Extracts vector positions on sarcomere mbands and calculates sarcomere length and orientation.

This function performs the following steps: 1. Thresholding: Applies a threshold to the length, orientation, and max_score arrays to refine sarcomere detection. 2. Binarization: Creates a binary mask to isolate mband regions. 3. Skeletonization: Thins the mband regions for easier analysis. 4. Labeling: Assigns unique labels to each connected mband component. 5. Midline Point Extraction: Identifies the coordinates of vectors along each mband. 6. Value Calculation: Calculates sarcomere length, orientation, and maximal score at each mband point.

Parameters:

  • length (np.ndarray) – Sarcomere length map obtained from wavelet analysis.

  • orientation (np.ndarray) – Sarcomere orientation angle map obtained from wavelet analysis.

  • max_score (np.ndarray) – Map of maximal wavelet scores.
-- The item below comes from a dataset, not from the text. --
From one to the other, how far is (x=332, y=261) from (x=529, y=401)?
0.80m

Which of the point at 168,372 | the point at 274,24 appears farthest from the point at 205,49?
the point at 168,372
  • len_range (torch.Tensor) – An array containing the different lengths used in the wavelet bank.

  • mbands (np.ndarray or None, optional) – If not None, manually curated / corrected M-band mask is loaded.

  • score_threshold (float, optional) – Threshold for filtering detected sarcomeres. Can be either an absolute value (if abs_threshold=True) or a percentile value for adaptive thresholding (if abs_threshold=False). Default is 90.

  • abs_threshold (bool, optional) – Flag to determine the thresholding method. If True, ‘score_threshold’ is used as an absolute value. If False, ‘score_threshold’ is interpreted as a percentile for adaptive thresholding. Default is False.

Returns:

  • pos_vectors_px (list): List of (x, y) coordinates for each mband point. In pixels.

  • mband_id_vectors (list): List of corresponding mband labels for each point.

  • mband_length_vectors (list): List of approximate mband lengths associated with each point. In pixels.

  • sarcomere_length_vectors (list): List of sarcomere lengths at each mband point. In µm.

  • sarcomere_orientation_vectors (list): List of sarcomere orientation angles at each mband point.

  • max_score_vectors (list): List of maximal wavelet scores at each mband point.

  • mband (np.ndarray): The binarized mband mask.

  • score_threshold (float): The final threshold value used.

Return type:

tuple

static interpolate_distance_map(image, N=50, method='linear')[source]

Interpolates NaN regions in a 2D image, filling only those regions whose size is less than or equal to a specified threshold.

Parameters:

  • image (numpy.ndarray) – A 2D array representing the input image. NaN values represent gaps to be filled.

  • N (int) – The maximum size (in pixels) of connected NaN regions to interpolate. Regions larger than this threshold will remain unaltered.

  • method (str, optional) – The interpolation method to use. Options are ‘linear’, ‘nearest’, and ‘cubic’. Default is ‘linear’.

Returns:

A 2D array with the same shape as the input image, where small NaN regions (size <= N) have been interpolated. Larger NaN regions are left unchanged.

Return type:

numpy.ndarray

static get_pixel_size(file_path)[source]

Retrieves pixel size (x, y) in micrometers from a TIFF file. Prioritizes ImageJ metadata, then falls back to TIFF resolution tags. Raises ValueError if pixel size cannot be determined.